It’s fair to say that the first half of last season was a blip for Chelsea, albeit a serious one that cost Jose Mourinho his job. Going from Premier League champions to strugglers in a matter of months was never about the standard of the squad; something evident after Guus Hiddink took over temporary charge and the Blues form improved, with them eventually finishing tenth in the Premier League. As the season drew to a close, Diego Costa and Eden Hazard, two players who had been so influential in the previous season’s title win had rediscovered their form after both looking shadows of their former selves in the first half of the campaign. It was a season where the previously colossal Thibaut Courtois and Nemanja Matic struggled and the normally dependable Branislav Ivanovic became a hapless figure. Meanwhile, new signing from Barcelona, Pedro, found his debut season at the Bridge tough and failed to establish himself. Chelsea had lost not only their confidence and defensive resoluteness, but also an element of ‘fear factor’ that they held, particularly at Stamford Bridge; only Willian consistently shone.
The summer saw former Juventus coach Antonio Conte brought in as new Chelsea manager, a man with an impressive track record and reputation for tactical nous.
There were questions as to how quickly Conte could transition as a coach into English football, if he could or even would implement his favoured 3-4-3 formation and just how much he would want to change the Chelsea squad. It’s fair to say that Conte has taken little time to transition and not only has he been able to implement the 3-4-3 formation, but Chelsea’s recent success has come since the change of formation.
In terms of squad changes, Marcos Alonso raised some eyebrows, though not as many as the re-signing of David Luiz, but one signing came with higher expectation levels. N’Golo Kante arrived from newly crowned Premier League champions Leicester after a season where his and Leicester’s fortunes were in stark contrast to Chelsea’s.

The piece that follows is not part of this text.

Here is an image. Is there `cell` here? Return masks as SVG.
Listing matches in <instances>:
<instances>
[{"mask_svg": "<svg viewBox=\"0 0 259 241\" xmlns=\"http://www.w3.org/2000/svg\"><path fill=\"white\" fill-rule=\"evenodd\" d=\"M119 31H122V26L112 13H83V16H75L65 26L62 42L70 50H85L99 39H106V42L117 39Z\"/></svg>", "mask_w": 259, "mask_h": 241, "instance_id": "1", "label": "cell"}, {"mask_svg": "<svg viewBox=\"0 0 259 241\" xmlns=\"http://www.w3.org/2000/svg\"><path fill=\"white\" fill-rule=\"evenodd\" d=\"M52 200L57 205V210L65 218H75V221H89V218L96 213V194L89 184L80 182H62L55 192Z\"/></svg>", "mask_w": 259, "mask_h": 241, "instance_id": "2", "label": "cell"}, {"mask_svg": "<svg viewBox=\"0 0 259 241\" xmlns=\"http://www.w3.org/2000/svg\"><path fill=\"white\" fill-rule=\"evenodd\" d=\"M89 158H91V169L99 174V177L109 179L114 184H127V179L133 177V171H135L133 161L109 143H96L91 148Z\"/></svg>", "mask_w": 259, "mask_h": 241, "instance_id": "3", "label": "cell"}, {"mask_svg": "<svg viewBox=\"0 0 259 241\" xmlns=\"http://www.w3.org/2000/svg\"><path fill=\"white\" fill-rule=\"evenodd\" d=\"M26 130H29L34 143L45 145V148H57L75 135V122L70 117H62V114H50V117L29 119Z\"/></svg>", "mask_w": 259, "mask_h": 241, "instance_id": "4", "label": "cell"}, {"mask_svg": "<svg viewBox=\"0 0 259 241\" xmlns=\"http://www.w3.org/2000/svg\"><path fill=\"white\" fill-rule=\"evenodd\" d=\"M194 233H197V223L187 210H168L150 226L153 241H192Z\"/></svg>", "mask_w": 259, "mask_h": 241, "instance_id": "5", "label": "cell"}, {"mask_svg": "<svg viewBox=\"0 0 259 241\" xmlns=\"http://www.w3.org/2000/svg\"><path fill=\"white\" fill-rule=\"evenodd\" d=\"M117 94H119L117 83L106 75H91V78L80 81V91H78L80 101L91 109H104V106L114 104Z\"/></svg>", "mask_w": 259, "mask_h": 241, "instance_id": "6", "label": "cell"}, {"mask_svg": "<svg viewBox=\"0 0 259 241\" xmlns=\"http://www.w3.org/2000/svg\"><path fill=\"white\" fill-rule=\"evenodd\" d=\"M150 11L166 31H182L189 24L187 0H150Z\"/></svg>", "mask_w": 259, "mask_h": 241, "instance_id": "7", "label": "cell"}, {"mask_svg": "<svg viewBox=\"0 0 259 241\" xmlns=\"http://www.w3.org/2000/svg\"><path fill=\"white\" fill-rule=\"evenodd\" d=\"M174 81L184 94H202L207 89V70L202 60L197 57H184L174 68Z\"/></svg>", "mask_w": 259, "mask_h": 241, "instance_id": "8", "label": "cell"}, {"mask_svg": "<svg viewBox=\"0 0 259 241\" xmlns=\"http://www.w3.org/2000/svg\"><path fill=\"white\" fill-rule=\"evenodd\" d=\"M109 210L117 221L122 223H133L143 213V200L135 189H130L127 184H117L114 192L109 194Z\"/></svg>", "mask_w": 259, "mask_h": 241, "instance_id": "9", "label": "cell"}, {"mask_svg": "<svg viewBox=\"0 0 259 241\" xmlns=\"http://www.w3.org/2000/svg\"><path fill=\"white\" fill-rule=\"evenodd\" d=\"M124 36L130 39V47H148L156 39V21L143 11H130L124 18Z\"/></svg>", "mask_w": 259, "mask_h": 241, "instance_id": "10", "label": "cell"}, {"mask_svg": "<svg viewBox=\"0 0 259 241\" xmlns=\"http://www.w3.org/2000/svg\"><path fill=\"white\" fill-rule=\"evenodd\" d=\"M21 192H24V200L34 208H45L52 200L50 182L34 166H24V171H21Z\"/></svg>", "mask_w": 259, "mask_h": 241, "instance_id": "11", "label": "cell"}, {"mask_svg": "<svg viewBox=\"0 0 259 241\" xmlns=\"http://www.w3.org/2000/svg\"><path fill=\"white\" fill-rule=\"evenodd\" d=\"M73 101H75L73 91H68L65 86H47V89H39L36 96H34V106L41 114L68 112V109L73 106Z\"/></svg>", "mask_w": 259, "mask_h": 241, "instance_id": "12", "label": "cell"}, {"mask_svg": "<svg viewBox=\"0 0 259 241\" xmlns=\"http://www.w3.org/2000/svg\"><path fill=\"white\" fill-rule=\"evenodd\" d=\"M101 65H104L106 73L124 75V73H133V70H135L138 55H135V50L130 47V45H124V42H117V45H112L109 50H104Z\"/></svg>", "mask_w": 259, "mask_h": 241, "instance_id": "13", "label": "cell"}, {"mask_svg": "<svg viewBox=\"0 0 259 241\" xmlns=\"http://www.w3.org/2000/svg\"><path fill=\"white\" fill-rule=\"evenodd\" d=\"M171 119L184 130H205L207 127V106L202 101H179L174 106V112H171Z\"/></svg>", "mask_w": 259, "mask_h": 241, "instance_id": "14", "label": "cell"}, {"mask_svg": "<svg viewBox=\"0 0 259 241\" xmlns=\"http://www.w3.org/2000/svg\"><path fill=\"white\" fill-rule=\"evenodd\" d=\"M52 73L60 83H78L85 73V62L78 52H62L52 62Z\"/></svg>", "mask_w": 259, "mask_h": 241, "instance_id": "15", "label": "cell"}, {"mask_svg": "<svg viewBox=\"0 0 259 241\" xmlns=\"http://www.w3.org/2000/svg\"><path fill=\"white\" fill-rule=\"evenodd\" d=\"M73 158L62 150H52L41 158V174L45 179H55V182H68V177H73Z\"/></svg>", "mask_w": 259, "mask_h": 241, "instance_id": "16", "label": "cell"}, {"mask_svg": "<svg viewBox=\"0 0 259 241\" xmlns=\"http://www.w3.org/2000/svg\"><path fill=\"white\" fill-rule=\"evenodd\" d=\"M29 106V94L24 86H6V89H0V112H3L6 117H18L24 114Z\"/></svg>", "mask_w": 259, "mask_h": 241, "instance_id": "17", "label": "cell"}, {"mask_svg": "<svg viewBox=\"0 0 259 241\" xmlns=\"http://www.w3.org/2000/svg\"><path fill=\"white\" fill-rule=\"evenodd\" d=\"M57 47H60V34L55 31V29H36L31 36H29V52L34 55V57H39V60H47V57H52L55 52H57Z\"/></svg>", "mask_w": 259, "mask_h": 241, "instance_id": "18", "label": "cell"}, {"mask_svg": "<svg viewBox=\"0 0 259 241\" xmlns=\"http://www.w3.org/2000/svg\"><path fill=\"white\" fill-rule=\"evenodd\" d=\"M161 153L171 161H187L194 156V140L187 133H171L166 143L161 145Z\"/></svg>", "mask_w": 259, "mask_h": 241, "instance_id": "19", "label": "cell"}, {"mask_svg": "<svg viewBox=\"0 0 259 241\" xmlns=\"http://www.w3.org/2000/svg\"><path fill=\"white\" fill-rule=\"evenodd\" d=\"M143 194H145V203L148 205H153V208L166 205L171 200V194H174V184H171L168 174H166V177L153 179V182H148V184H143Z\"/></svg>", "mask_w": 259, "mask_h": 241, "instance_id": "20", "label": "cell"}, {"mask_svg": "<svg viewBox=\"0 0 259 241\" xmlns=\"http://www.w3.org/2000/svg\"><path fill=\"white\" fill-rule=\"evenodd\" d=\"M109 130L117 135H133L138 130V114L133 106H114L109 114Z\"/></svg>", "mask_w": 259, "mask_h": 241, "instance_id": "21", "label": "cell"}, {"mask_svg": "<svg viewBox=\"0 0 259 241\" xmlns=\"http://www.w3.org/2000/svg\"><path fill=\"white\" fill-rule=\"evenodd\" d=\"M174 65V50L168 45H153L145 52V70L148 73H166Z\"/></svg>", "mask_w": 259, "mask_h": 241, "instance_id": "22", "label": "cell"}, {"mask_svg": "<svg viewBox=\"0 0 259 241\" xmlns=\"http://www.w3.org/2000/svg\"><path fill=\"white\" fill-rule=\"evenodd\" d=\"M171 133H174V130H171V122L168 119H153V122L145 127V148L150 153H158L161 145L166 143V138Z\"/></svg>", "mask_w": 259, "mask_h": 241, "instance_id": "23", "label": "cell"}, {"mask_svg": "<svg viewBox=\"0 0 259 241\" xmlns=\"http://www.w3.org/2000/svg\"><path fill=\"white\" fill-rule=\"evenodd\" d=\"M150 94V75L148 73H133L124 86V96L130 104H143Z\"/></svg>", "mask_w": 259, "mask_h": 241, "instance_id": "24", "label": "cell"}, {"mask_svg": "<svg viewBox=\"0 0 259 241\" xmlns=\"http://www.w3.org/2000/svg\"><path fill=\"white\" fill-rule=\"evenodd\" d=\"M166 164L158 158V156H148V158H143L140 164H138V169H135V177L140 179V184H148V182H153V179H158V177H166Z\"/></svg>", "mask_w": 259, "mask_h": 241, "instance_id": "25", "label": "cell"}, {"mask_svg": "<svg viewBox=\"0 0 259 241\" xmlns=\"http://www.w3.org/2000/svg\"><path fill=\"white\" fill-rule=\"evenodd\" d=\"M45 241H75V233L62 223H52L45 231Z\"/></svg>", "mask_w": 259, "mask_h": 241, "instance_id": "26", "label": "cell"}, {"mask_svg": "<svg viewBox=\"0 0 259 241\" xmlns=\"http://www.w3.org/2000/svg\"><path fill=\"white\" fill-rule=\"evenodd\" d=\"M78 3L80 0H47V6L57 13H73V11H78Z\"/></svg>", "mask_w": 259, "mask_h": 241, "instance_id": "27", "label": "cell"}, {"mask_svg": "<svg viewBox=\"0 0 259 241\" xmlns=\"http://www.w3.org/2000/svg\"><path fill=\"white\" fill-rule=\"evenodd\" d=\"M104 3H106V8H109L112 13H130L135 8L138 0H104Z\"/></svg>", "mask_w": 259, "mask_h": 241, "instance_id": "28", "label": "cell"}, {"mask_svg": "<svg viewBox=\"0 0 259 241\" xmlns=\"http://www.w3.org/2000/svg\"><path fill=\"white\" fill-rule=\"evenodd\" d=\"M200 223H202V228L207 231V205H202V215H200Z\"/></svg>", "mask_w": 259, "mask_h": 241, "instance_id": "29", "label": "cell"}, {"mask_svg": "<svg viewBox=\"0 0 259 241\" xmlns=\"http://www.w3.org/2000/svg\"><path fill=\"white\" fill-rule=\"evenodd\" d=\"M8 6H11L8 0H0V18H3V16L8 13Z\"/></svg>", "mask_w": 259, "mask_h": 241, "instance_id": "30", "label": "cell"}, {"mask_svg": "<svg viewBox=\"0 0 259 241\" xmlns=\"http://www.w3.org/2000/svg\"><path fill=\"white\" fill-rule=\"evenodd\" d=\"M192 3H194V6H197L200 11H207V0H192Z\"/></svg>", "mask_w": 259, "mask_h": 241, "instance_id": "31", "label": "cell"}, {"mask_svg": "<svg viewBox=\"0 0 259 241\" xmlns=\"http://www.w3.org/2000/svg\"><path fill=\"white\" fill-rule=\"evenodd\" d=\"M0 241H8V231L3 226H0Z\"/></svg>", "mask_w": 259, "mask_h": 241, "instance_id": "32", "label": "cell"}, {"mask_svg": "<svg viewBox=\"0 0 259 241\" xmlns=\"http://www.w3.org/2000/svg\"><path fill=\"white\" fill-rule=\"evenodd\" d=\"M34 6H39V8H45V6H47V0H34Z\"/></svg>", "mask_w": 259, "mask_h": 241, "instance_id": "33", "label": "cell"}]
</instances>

Kante had an incredible impact on the Leicester team and although Riyad Mahrez and Jamie Vardy got the majority of attention, Kante was arguably the key component to their effectiveness. He may not have been the one scoring or making the majority of goals, but he was often the one winning the ball and setting off the counter attacks that brought The Foxes their success. To attribute all their success to him would be wrong and unfair on other influential players, but the role he performed can never be underestimated and evidence of that can be seen in how Leicester have performed in the defence of their crown.
Kante’s performances earned him a place in the France national team that reached the final of the European Championships in the summer, where he proved his debut Premier League season was no fluke. What Kante offers can be seen in what Leicester miss since his departure, his ball winning ability is not simply about athleticism and tackling, it’s about reading the game and good positional play that affords him to make regular interceptions. The defensive solidity that was a foundation to the quick transition counter attacking play is gone for Leicester and their defence, that never looked convincing on paper, is now being exposed. Their midfield simply doesn’t impose as well, starving the once affluent Mahrez and Vardy.
Whilst the Premier League fairy-tale story may now be a distant memory for Leicester, Kante is looking increasing likely to add another title winners medal to his collection. Chelsea’s victory over Crystal Palace was their eleventh in succession; a truly remarkable run for Conte’s team that has coincided with the formation change. That change has undoubtedly aided their balance and Kante plays an important role in that, with that athleticism and ball winning ability helping to protect the defence and initiate those quick transitions that have seen Hazard, Costa and Pedro come to the fore.
An interesting side note to Chelsea’s win over Palace was the bookings for both Costa and Kante. On paper, with Michy Batshuayi to call upon, the loss of Costa can be covered. However, whether or not Kante can be replaced or role in the team replicated remains to be seen. It’s a caveat that makes Chelsea’s next match against Bournemouth so intriguing and although they should still have more than enough to see off the Cherries, it could highlight just how influential and important Kante is to the successful functioning of any team he plays in.